**EXERCISE BRIEF:** According to the page excerpt, how does Diggle's correction change the weight of an event with only half its mass inside the study area?

**PAGE EXCERPT:**
Many authors have stressed that the choice of the Kernel function has a smaller impact on final results in comparison with the choice of the bandwidth (Turlach 1993; O’Sullivan and Wong 2007; Xie and Yan 2008). The Gaussian kernel is a special case (non-compact kernel) because it does not integrate to one on the domain \([-bw ; +bw]\) but on \([-\infty ; +\infty]\), leading to a loss of mass for each event.

2.2 Diggle’s correction

Formula (1) describes the basic KDE value, which is unbiased only if the study area is infinite in every direction and if the spatial process is sampled everywhere in this space. In practice, such situations are rare, and the basic KDE is biased at the frontier of the study area. For example, let us imagine a case where abandoned syringes locations are systematically reported in a specific district of a city. The ones lying outside the district limits are not considered, leading to a situation where the border areas systematically have a lower estimated intensity. To reduce this effect, Diggle’s correction (equation (3)) is generally used (Diggle 1985).

\[\begin{aligned} \label{eq3} \begin{gathered} \lambda^D(u) = \frac{1}{bw^2}\sum_{i=1}^n w_i \cdot \frac{1}{e(e_i)}K(dist(u,e_i)) \\ e(u) = \int_W^vK(dist(u,v)). \end{gathered} \end{aligned} \tag{3}\]

This correction increases the weight of the events located close to the study area border because a part of their mass is lost above the border. For an event \(e_i\), with the location u, e(u) is the fraction of its mass in the study area (W). The correction factor is thus inversely proportional to the fraction of the event’s mass in the study area. For example, an event having only half its mass in the study area will end up with a doubled weight.

**MATERIAL PROVIDED:**
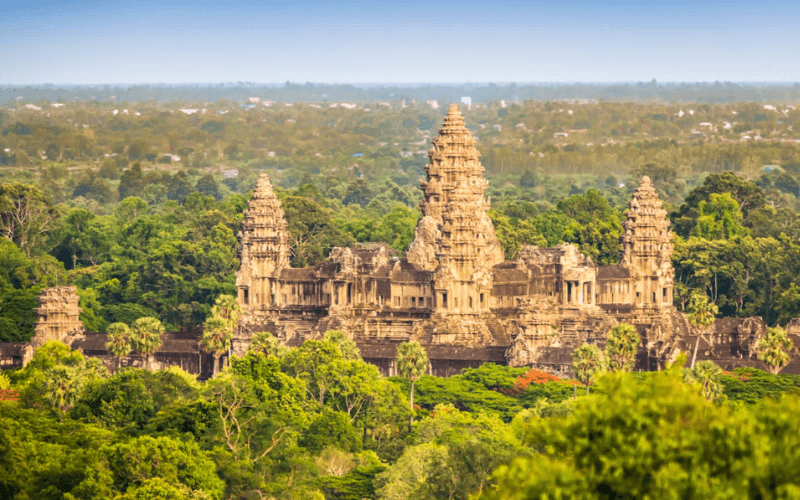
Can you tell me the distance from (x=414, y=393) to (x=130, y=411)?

==

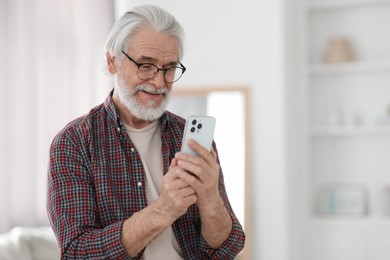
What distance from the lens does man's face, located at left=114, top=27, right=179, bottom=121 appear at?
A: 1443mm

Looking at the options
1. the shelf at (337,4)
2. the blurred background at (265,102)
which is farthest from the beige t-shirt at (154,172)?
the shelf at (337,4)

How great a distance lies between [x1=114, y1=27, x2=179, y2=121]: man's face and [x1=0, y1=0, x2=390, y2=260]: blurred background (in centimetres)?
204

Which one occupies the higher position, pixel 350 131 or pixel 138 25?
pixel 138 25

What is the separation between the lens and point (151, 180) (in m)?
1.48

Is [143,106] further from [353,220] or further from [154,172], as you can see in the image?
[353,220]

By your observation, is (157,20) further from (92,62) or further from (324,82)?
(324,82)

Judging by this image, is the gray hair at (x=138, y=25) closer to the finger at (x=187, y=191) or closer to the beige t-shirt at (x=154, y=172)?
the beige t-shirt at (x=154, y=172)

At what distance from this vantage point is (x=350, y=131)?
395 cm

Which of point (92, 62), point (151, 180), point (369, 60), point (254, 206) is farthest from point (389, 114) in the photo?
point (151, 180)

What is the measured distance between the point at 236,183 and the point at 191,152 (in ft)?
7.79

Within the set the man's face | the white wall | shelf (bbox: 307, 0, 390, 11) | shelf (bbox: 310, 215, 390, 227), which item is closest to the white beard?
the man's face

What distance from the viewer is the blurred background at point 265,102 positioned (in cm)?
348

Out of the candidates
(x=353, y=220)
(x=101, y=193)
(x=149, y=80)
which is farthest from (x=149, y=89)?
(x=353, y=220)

**WRITTEN RESPONSE:** Its weight is doubled.